No entanto, desde que a gestão João Doria(PSDB) assumiu o Estado e o coronel da PM Nivaldo Restivo tomou a frente da SAP, em janeiro de 2019 nenhum novo servidor foi nomeado, fato que aumenta a insegurança da população e a vulnerabilidade do sistema.
Nas demais carreiras da SAP, o déficit também tem crescido, tanto em relação aos policiais penais de vigilância e escolta e os operacionais, quanto em relação aos servidores das áreas técnicas, que trabalham na saúde,na assistência social e no administrativo.
Levantamento feito pela Secretaria e divulgado em 30 de abril deste ano no Diário Oficial do Estado mostra que o déficit de servidores no sistema prisional paulista disparou entre 2019 e 2020. De 11.808 funcionários da ativa a menos que o ideal trabalhando no ano passado, a tabela atualizada mostra um efetivo com 12.303 vagas em aberto, uma diferença de 495 cargos vagos a mais que no ano anterior.
Para a atividade de agente de escolta e vigilância penitenciária (AEVP), são 3.337 trabalhadores a menos que o número considerado ideal pela própria SAP. O total no ano passado era de 3.423. Faltam ainda 551 oficiais operacionais(motoristas).
Nas áreas técnicas, faltam atualmente 734 agentes técnicos de assistência à saúde - psicólogos, assistentes sociais e terapeutas ocupacionais; 106 analistas administrativos 272 dentistas; 200 enfermeiros; 644 médicos;1.733 oficiais administrativos e 491 técnicos de enfermagem, entre outros profissionais que fornecem atendimento aos detentos.
Para estas carreiras, também existem certames em aberto com candidatos aprovados - caso do concurso AEVP 2014, ASP 2017 - sendo que este se encontra na fase de investigação social - e das chamadas “Áreas Meio”, de 2018, a partir dos quais podem ser nomeados novos servidores que ocupariam estas funções e certamente poderiam colaborar para uma maior sustentabilidade do sistema.
Mesmo com a aprovação, pelo Congresso Nacional, do Projeto de Lei Complementar(PLC) 173/2020, que limita a nomeação de servidores públicos até o fim de 2021 em decorrência da pandemia do coronavírus, a própria legislação prevê que áreas consideradas essenciais - entre elas a segurança pública - poderão sim ter novos trabalhadores convocados caso estes se encontrem dentro do número total de vacância assumido por cada secretaria.

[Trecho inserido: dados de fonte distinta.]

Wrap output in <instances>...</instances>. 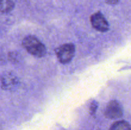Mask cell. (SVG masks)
Masks as SVG:
<instances>
[{"label": "cell", "mask_w": 131, "mask_h": 130, "mask_svg": "<svg viewBox=\"0 0 131 130\" xmlns=\"http://www.w3.org/2000/svg\"><path fill=\"white\" fill-rule=\"evenodd\" d=\"M23 47L32 56L42 57L46 54V48L44 45L35 36L29 35L23 40Z\"/></svg>", "instance_id": "6da1fadb"}, {"label": "cell", "mask_w": 131, "mask_h": 130, "mask_svg": "<svg viewBox=\"0 0 131 130\" xmlns=\"http://www.w3.org/2000/svg\"><path fill=\"white\" fill-rule=\"evenodd\" d=\"M0 84L3 90H14L19 87L20 81L15 73L5 71L0 75Z\"/></svg>", "instance_id": "7a4b0ae2"}, {"label": "cell", "mask_w": 131, "mask_h": 130, "mask_svg": "<svg viewBox=\"0 0 131 130\" xmlns=\"http://www.w3.org/2000/svg\"><path fill=\"white\" fill-rule=\"evenodd\" d=\"M59 61L62 64L70 62L75 52V46L72 43H65L58 47L55 50Z\"/></svg>", "instance_id": "3957f363"}, {"label": "cell", "mask_w": 131, "mask_h": 130, "mask_svg": "<svg viewBox=\"0 0 131 130\" xmlns=\"http://www.w3.org/2000/svg\"><path fill=\"white\" fill-rule=\"evenodd\" d=\"M123 108L121 104L116 100L111 101L106 107L104 114L107 118L116 119L123 115Z\"/></svg>", "instance_id": "277c9868"}, {"label": "cell", "mask_w": 131, "mask_h": 130, "mask_svg": "<svg viewBox=\"0 0 131 130\" xmlns=\"http://www.w3.org/2000/svg\"><path fill=\"white\" fill-rule=\"evenodd\" d=\"M91 22L93 28L101 32H106L109 29V24L103 14L100 11L91 16Z\"/></svg>", "instance_id": "5b68a950"}, {"label": "cell", "mask_w": 131, "mask_h": 130, "mask_svg": "<svg viewBox=\"0 0 131 130\" xmlns=\"http://www.w3.org/2000/svg\"><path fill=\"white\" fill-rule=\"evenodd\" d=\"M15 4L12 0H0V12L6 14L13 10Z\"/></svg>", "instance_id": "8992f818"}, {"label": "cell", "mask_w": 131, "mask_h": 130, "mask_svg": "<svg viewBox=\"0 0 131 130\" xmlns=\"http://www.w3.org/2000/svg\"><path fill=\"white\" fill-rule=\"evenodd\" d=\"M110 130H131V126L127 121H119L111 125Z\"/></svg>", "instance_id": "52a82bcc"}, {"label": "cell", "mask_w": 131, "mask_h": 130, "mask_svg": "<svg viewBox=\"0 0 131 130\" xmlns=\"http://www.w3.org/2000/svg\"><path fill=\"white\" fill-rule=\"evenodd\" d=\"M8 59L12 63L16 64L20 61V54L15 51L10 52L8 54Z\"/></svg>", "instance_id": "ba28073f"}, {"label": "cell", "mask_w": 131, "mask_h": 130, "mask_svg": "<svg viewBox=\"0 0 131 130\" xmlns=\"http://www.w3.org/2000/svg\"><path fill=\"white\" fill-rule=\"evenodd\" d=\"M97 108H98V103L95 101H93L91 103L90 106V114L93 115L95 113L96 110H97Z\"/></svg>", "instance_id": "9c48e42d"}, {"label": "cell", "mask_w": 131, "mask_h": 130, "mask_svg": "<svg viewBox=\"0 0 131 130\" xmlns=\"http://www.w3.org/2000/svg\"><path fill=\"white\" fill-rule=\"evenodd\" d=\"M105 1L109 5H116L118 3L119 0H105Z\"/></svg>", "instance_id": "30bf717a"}]
</instances>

Em São Paulo, apesar de todos os concursos públicos estarem suspensos por decreto em razão do estado de calamidade pública, não há impedimento legal para novas contratações em setores onde o déficit é admitido pelo governo do Estado.

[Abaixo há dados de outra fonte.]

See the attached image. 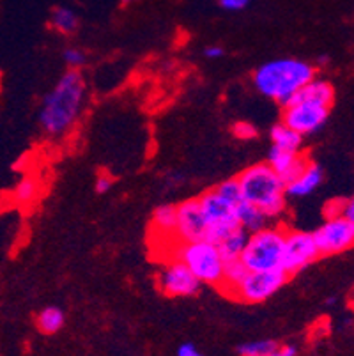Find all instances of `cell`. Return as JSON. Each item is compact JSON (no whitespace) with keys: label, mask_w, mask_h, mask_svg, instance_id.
<instances>
[{"label":"cell","mask_w":354,"mask_h":356,"mask_svg":"<svg viewBox=\"0 0 354 356\" xmlns=\"http://www.w3.org/2000/svg\"><path fill=\"white\" fill-rule=\"evenodd\" d=\"M87 102V82L82 71L67 70L45 95L38 122L45 137L64 138L82 118Z\"/></svg>","instance_id":"6da1fadb"},{"label":"cell","mask_w":354,"mask_h":356,"mask_svg":"<svg viewBox=\"0 0 354 356\" xmlns=\"http://www.w3.org/2000/svg\"><path fill=\"white\" fill-rule=\"evenodd\" d=\"M314 79L316 66L294 57H282L261 64L253 71L252 82L259 95L285 106Z\"/></svg>","instance_id":"7a4b0ae2"},{"label":"cell","mask_w":354,"mask_h":356,"mask_svg":"<svg viewBox=\"0 0 354 356\" xmlns=\"http://www.w3.org/2000/svg\"><path fill=\"white\" fill-rule=\"evenodd\" d=\"M236 181L245 202L261 209L269 220H277L287 208L285 183L268 163H255L245 168Z\"/></svg>","instance_id":"3957f363"},{"label":"cell","mask_w":354,"mask_h":356,"mask_svg":"<svg viewBox=\"0 0 354 356\" xmlns=\"http://www.w3.org/2000/svg\"><path fill=\"white\" fill-rule=\"evenodd\" d=\"M197 199H199L207 227H209L207 241L216 245L227 232L239 227L238 208L243 202V197L236 177L222 181Z\"/></svg>","instance_id":"277c9868"},{"label":"cell","mask_w":354,"mask_h":356,"mask_svg":"<svg viewBox=\"0 0 354 356\" xmlns=\"http://www.w3.org/2000/svg\"><path fill=\"white\" fill-rule=\"evenodd\" d=\"M170 257L181 261L191 273L197 277L202 286L218 289L223 280L225 259L220 254L218 247L207 239L191 243H177L170 252Z\"/></svg>","instance_id":"5b68a950"},{"label":"cell","mask_w":354,"mask_h":356,"mask_svg":"<svg viewBox=\"0 0 354 356\" xmlns=\"http://www.w3.org/2000/svg\"><path fill=\"white\" fill-rule=\"evenodd\" d=\"M285 231L282 225H266L261 231L248 234L239 261L248 271H273L282 270L284 259Z\"/></svg>","instance_id":"8992f818"},{"label":"cell","mask_w":354,"mask_h":356,"mask_svg":"<svg viewBox=\"0 0 354 356\" xmlns=\"http://www.w3.org/2000/svg\"><path fill=\"white\" fill-rule=\"evenodd\" d=\"M287 280L289 277L284 270L248 271L241 282L234 287L229 298L236 302L248 303V305H257V303H264L269 298L275 296Z\"/></svg>","instance_id":"52a82bcc"},{"label":"cell","mask_w":354,"mask_h":356,"mask_svg":"<svg viewBox=\"0 0 354 356\" xmlns=\"http://www.w3.org/2000/svg\"><path fill=\"white\" fill-rule=\"evenodd\" d=\"M319 248L316 245L314 234L298 229H287L285 231L284 259H282V270L291 278L292 275L300 273L308 268L312 262L319 259Z\"/></svg>","instance_id":"ba28073f"},{"label":"cell","mask_w":354,"mask_h":356,"mask_svg":"<svg viewBox=\"0 0 354 356\" xmlns=\"http://www.w3.org/2000/svg\"><path fill=\"white\" fill-rule=\"evenodd\" d=\"M312 234L321 257H331L354 248V223L344 215L326 218Z\"/></svg>","instance_id":"9c48e42d"},{"label":"cell","mask_w":354,"mask_h":356,"mask_svg":"<svg viewBox=\"0 0 354 356\" xmlns=\"http://www.w3.org/2000/svg\"><path fill=\"white\" fill-rule=\"evenodd\" d=\"M328 118H330V106L316 102H305V99H291L282 112V122L301 137L317 134L326 124Z\"/></svg>","instance_id":"30bf717a"},{"label":"cell","mask_w":354,"mask_h":356,"mask_svg":"<svg viewBox=\"0 0 354 356\" xmlns=\"http://www.w3.org/2000/svg\"><path fill=\"white\" fill-rule=\"evenodd\" d=\"M158 289L168 298H190L199 293L202 284L175 257H167L156 275Z\"/></svg>","instance_id":"8fae6325"},{"label":"cell","mask_w":354,"mask_h":356,"mask_svg":"<svg viewBox=\"0 0 354 356\" xmlns=\"http://www.w3.org/2000/svg\"><path fill=\"white\" fill-rule=\"evenodd\" d=\"M207 231L209 227H207L199 199H186L177 204V227H175L177 243L207 239Z\"/></svg>","instance_id":"7c38bea8"},{"label":"cell","mask_w":354,"mask_h":356,"mask_svg":"<svg viewBox=\"0 0 354 356\" xmlns=\"http://www.w3.org/2000/svg\"><path fill=\"white\" fill-rule=\"evenodd\" d=\"M308 156L303 153H289L282 149L271 147L268 153V161L266 163L280 176L285 184L296 179L308 165Z\"/></svg>","instance_id":"4fadbf2b"},{"label":"cell","mask_w":354,"mask_h":356,"mask_svg":"<svg viewBox=\"0 0 354 356\" xmlns=\"http://www.w3.org/2000/svg\"><path fill=\"white\" fill-rule=\"evenodd\" d=\"M323 168L317 163H314V161H308L307 168H305L303 172H301L294 181L285 184V193H287V197L301 199V197H307L310 195V193L316 192L321 186V183H323Z\"/></svg>","instance_id":"5bb4252c"},{"label":"cell","mask_w":354,"mask_h":356,"mask_svg":"<svg viewBox=\"0 0 354 356\" xmlns=\"http://www.w3.org/2000/svg\"><path fill=\"white\" fill-rule=\"evenodd\" d=\"M175 227H177V204H163V206H158L154 209V213H152L151 218L152 234L161 239H170L174 245H177Z\"/></svg>","instance_id":"9a60e30c"},{"label":"cell","mask_w":354,"mask_h":356,"mask_svg":"<svg viewBox=\"0 0 354 356\" xmlns=\"http://www.w3.org/2000/svg\"><path fill=\"white\" fill-rule=\"evenodd\" d=\"M303 138L300 134H296L294 129L289 128L284 122H277L269 129V140H271V147L282 149V151H289V153H303Z\"/></svg>","instance_id":"2e32d148"},{"label":"cell","mask_w":354,"mask_h":356,"mask_svg":"<svg viewBox=\"0 0 354 356\" xmlns=\"http://www.w3.org/2000/svg\"><path fill=\"white\" fill-rule=\"evenodd\" d=\"M292 99L316 102L331 108V105L335 102V89H333V86H331L328 80H321L316 76V79L310 80V82H308Z\"/></svg>","instance_id":"e0dca14e"},{"label":"cell","mask_w":354,"mask_h":356,"mask_svg":"<svg viewBox=\"0 0 354 356\" xmlns=\"http://www.w3.org/2000/svg\"><path fill=\"white\" fill-rule=\"evenodd\" d=\"M246 241H248V232H246L245 229L238 227V229H234V231L227 232V234L216 243V247H218L220 254L223 255L225 262L236 261V259L241 257Z\"/></svg>","instance_id":"ac0fdd59"},{"label":"cell","mask_w":354,"mask_h":356,"mask_svg":"<svg viewBox=\"0 0 354 356\" xmlns=\"http://www.w3.org/2000/svg\"><path fill=\"white\" fill-rule=\"evenodd\" d=\"M50 27L61 35H73L80 27V18L71 8L58 6L50 15Z\"/></svg>","instance_id":"d6986e66"},{"label":"cell","mask_w":354,"mask_h":356,"mask_svg":"<svg viewBox=\"0 0 354 356\" xmlns=\"http://www.w3.org/2000/svg\"><path fill=\"white\" fill-rule=\"evenodd\" d=\"M269 222H271V220H269L261 209L253 208L252 204L245 202V200L239 204L238 223H239V227L245 229L248 234H252V232L255 231H261V229H264L266 225H269Z\"/></svg>","instance_id":"ffe728a7"},{"label":"cell","mask_w":354,"mask_h":356,"mask_svg":"<svg viewBox=\"0 0 354 356\" xmlns=\"http://www.w3.org/2000/svg\"><path fill=\"white\" fill-rule=\"evenodd\" d=\"M64 321H66V316H64L63 310L58 309V307H47L35 317V326L45 335H54V333L61 332Z\"/></svg>","instance_id":"44dd1931"},{"label":"cell","mask_w":354,"mask_h":356,"mask_svg":"<svg viewBox=\"0 0 354 356\" xmlns=\"http://www.w3.org/2000/svg\"><path fill=\"white\" fill-rule=\"evenodd\" d=\"M246 273H248V270H246L245 264H243L239 259H236V261H227L225 270H223L222 286L218 287L220 293H223L225 296H229V294L234 291V287L238 286L243 278H245Z\"/></svg>","instance_id":"7402d4cb"},{"label":"cell","mask_w":354,"mask_h":356,"mask_svg":"<svg viewBox=\"0 0 354 356\" xmlns=\"http://www.w3.org/2000/svg\"><path fill=\"white\" fill-rule=\"evenodd\" d=\"M39 183L35 177H24L13 190V199L18 204H31L38 199Z\"/></svg>","instance_id":"603a6c76"},{"label":"cell","mask_w":354,"mask_h":356,"mask_svg":"<svg viewBox=\"0 0 354 356\" xmlns=\"http://www.w3.org/2000/svg\"><path fill=\"white\" fill-rule=\"evenodd\" d=\"M277 348V342L262 339V341H250L245 342L238 348L239 356H269L273 349Z\"/></svg>","instance_id":"cb8c5ba5"},{"label":"cell","mask_w":354,"mask_h":356,"mask_svg":"<svg viewBox=\"0 0 354 356\" xmlns=\"http://www.w3.org/2000/svg\"><path fill=\"white\" fill-rule=\"evenodd\" d=\"M63 60L67 70L80 71L87 64V54L78 47H70L63 51Z\"/></svg>","instance_id":"d4e9b609"},{"label":"cell","mask_w":354,"mask_h":356,"mask_svg":"<svg viewBox=\"0 0 354 356\" xmlns=\"http://www.w3.org/2000/svg\"><path fill=\"white\" fill-rule=\"evenodd\" d=\"M232 135L239 140H253V138H257L259 129L252 122L239 121L232 126Z\"/></svg>","instance_id":"484cf974"},{"label":"cell","mask_w":354,"mask_h":356,"mask_svg":"<svg viewBox=\"0 0 354 356\" xmlns=\"http://www.w3.org/2000/svg\"><path fill=\"white\" fill-rule=\"evenodd\" d=\"M220 8L225 9V11L230 13H239V11H245L248 8L250 0H218Z\"/></svg>","instance_id":"4316f807"},{"label":"cell","mask_w":354,"mask_h":356,"mask_svg":"<svg viewBox=\"0 0 354 356\" xmlns=\"http://www.w3.org/2000/svg\"><path fill=\"white\" fill-rule=\"evenodd\" d=\"M113 186V177L108 174H99L94 181V190L97 193H108Z\"/></svg>","instance_id":"83f0119b"},{"label":"cell","mask_w":354,"mask_h":356,"mask_svg":"<svg viewBox=\"0 0 354 356\" xmlns=\"http://www.w3.org/2000/svg\"><path fill=\"white\" fill-rule=\"evenodd\" d=\"M342 209H344V199H335V200H330L326 204V209H324V216L330 218V216H339L342 215Z\"/></svg>","instance_id":"f1b7e54d"},{"label":"cell","mask_w":354,"mask_h":356,"mask_svg":"<svg viewBox=\"0 0 354 356\" xmlns=\"http://www.w3.org/2000/svg\"><path fill=\"white\" fill-rule=\"evenodd\" d=\"M202 54H204V57H206V59L218 60V59H222L223 55H225V50H223L220 44H209V47L204 48Z\"/></svg>","instance_id":"f546056e"},{"label":"cell","mask_w":354,"mask_h":356,"mask_svg":"<svg viewBox=\"0 0 354 356\" xmlns=\"http://www.w3.org/2000/svg\"><path fill=\"white\" fill-rule=\"evenodd\" d=\"M298 355V349L294 346H278L273 349L271 355L269 356H296Z\"/></svg>","instance_id":"4dcf8cb0"},{"label":"cell","mask_w":354,"mask_h":356,"mask_svg":"<svg viewBox=\"0 0 354 356\" xmlns=\"http://www.w3.org/2000/svg\"><path fill=\"white\" fill-rule=\"evenodd\" d=\"M177 356H204V355L197 349V346L188 342V344L179 346V349H177Z\"/></svg>","instance_id":"1f68e13d"},{"label":"cell","mask_w":354,"mask_h":356,"mask_svg":"<svg viewBox=\"0 0 354 356\" xmlns=\"http://www.w3.org/2000/svg\"><path fill=\"white\" fill-rule=\"evenodd\" d=\"M342 215L346 216L349 222L354 223V195L351 199L344 200V209H342Z\"/></svg>","instance_id":"d6a6232c"},{"label":"cell","mask_w":354,"mask_h":356,"mask_svg":"<svg viewBox=\"0 0 354 356\" xmlns=\"http://www.w3.org/2000/svg\"><path fill=\"white\" fill-rule=\"evenodd\" d=\"M328 63V57H321V59H317V64H326Z\"/></svg>","instance_id":"836d02e7"},{"label":"cell","mask_w":354,"mask_h":356,"mask_svg":"<svg viewBox=\"0 0 354 356\" xmlns=\"http://www.w3.org/2000/svg\"><path fill=\"white\" fill-rule=\"evenodd\" d=\"M131 2H136V0H124V4H131Z\"/></svg>","instance_id":"e575fe53"}]
</instances>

Além dessa permissão legal, existe ainda outro fator que endossa a necessidade de novas nomeações: O horizonte da inauguração de diversas unidades prisionais por todo o Estado ao longo dos próximos meses, incluindo as Penitenciárias de Registro(masculina) e de São Vicente(feminina), além dos CDPs de Gália I e II, Aguaí, Riversul e Santa Cruz da Conceição, todos com capacidade para mais de 800 detentos, e que podem receber futuramente grande número de servidores.